A few months ago, the FDA approved Xofluza using Baloxavir Marboxil as a prodrug of baloxavir acid for inhibiting the viral PA polymerase unit [12]. In vitro assay has demonstrated a potent inhibition with an IC50 of 2.5 nM compared to the other inhibitors (Table 1). Clinical trials showed also a greater reduction in viral loads compared to the M2 ion channel inhibitor molecule Oseltamivir [13]. However, resistance mutation constituted a clear concern with resistant viruses detection before (baseline) and after treatment [14]. As a consequence, other classes of molecule that target the active site of the endonuclease should be further investigated.
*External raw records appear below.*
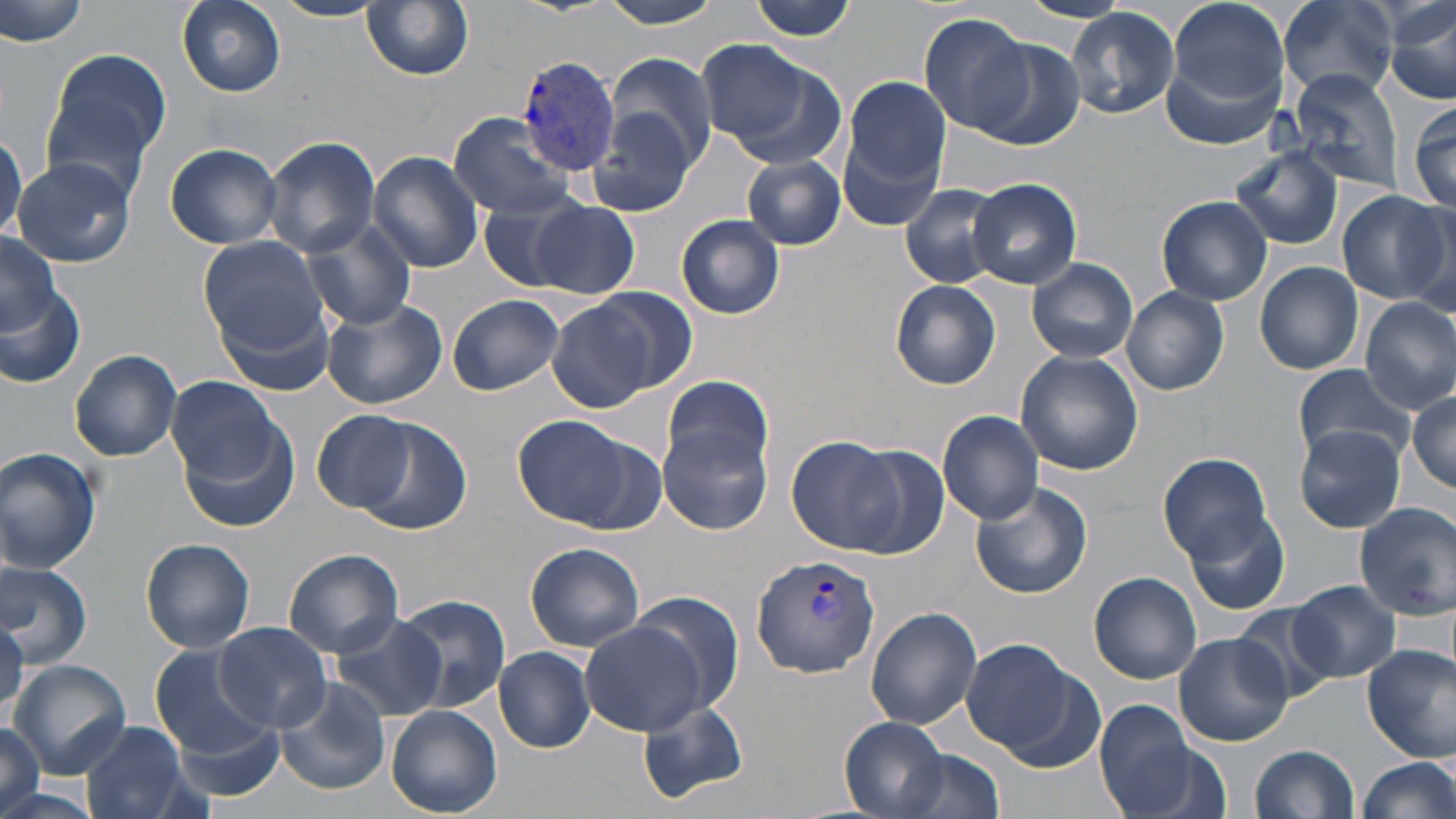

slide-level diagnosis = Plasmodium vivax
field of view = one of a larger specimen
magnification = 1000x
stain = May-Grünwald-Giemsa
preparation = thin blood smear
uninfected red blood cell locations = approximate bounding boxes as (x1,y1)-(x2,y2) corner pairs in pixels: (175,0)-(286,97), (599,0)-(728,30), (749,0)-(862,41), (1164,0)-(1289,119), (1280,0)-(1398,98), (1385,0)-(1456,107), (3,1)-(90,48), (269,1)-(389,22), (363,1)-(475,80), (1064,7)-(1179,120), (919,13)-(1031,136), (969,35)-(1086,151), (697,38)-(823,151), (39,44)-(176,199), (603,51)-(718,177), (1287,70)-(1405,191), (842,75)-(950,195), (587,88)-(708,220), (1408,100)-(1456,213), (447,112)-(579,220), (0,123)-(25,246), (261,135)-(381,257), (164,142)-(283,250), (1234,149)-(1344,249), (368,150)-(485,274), (12,156)-(138,268), (742,156)-(846,250), (968,178)-(1082,289), (898,183)-(1009,289), (1337,190)-(1452,306), (476,195)-(603,293), (1156,195)-(1272,306), (1396,196)-(1456,314), (532,199)-(639,300), (676,214)-(786,321), (301,218)-(418,330), (196,232)-(329,360), (0,234)-(70,345), (1027,258)-(1138,364), (1255,261)-(1364,375), (0,270)-(86,388), (890,281)-(1001,388), (591,287)-(698,391), (1121,287)-(1229,396), (448,294)-(566,396), (545,295)-(674,412), (1360,296)-(1456,412), (322,300)-(447,410), (70,350)-(182,461), (1016,351)-(1143,474), (1293,362)-(1415,463), (661,374)-(776,489), (166,376)-(285,484), (1409,388)-(1456,491), (313,410)-(421,514), (937,411)-(1043,526), (343,414)-(476,537), (514,414)-(641,528), (661,418)-(774,536), (1292,425)-(1408,534), (181,426)-(299,537), (789,436)-(908,553), (0,447)-(101,572), (849,447)-(948,559), (1158,451)-(1275,563), (969,480)-(1093,601), (1353,502)-(1456,619), (1185,510)-(1292,617), (141,538)-(256,653), (524,542)-(646,652), (282,548)-(403,658), (0,558)-(93,667), (1090,572)-(1202,684), (1286,581)-(1401,684), (397,595)-(508,716), (626,595)-(744,718), (1236,603)-(1339,707), (865,606)-(983,729), (0,612)-(25,712), (330,612)-(447,723), (580,619)-(713,735), (213,622)-(332,731), (1174,632)-(1291,746), (959,638)-(1087,760), (1362,645)-(1456,763), (155,647)-(273,759), (496,647)-(595,751), (8,659)-(132,778), (273,676)-(390,796), (636,697)-(748,805), (1095,701)-(1210,819), (386,706)-(502,817), (164,709)-(290,806), (841,717)-(951,816), (81,721)-(191,819), (0,722)-(46,819), (1250,744)-(1360,819), (895,745)-(1004,818), (1355,756)-(1456,819)
modality = light microscopy
Plasmodium vivax-infected red blood cell locations = approximate bounding boxes as (x1,y1)-(x2,y2) corner pairs in pixels: (515,54)-(623,173), (751,556)-(881,678)
image size = 1456×819 pixels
For better comparison, Table 1 has been significantly implemented with the addition of molecules that inhibit different Influenza virus pharmaceutical targets (M2 channel, Neuramidase and PA Endonuclease) (Line 156):
Table 1. IC50 values for inhibition of Influenza virus pharmaceutical targets. Commercially available drugs that inhibit M2 channel, Neuramidase and PA Endonuclease targets are in green. PA endonuclease inhibitors assessed only by in vitro assays are in yellow. Molecules investigated in this study are color coded in red to show inhibition below 20 µM, and in grey for none inhibition observed under 100 µM.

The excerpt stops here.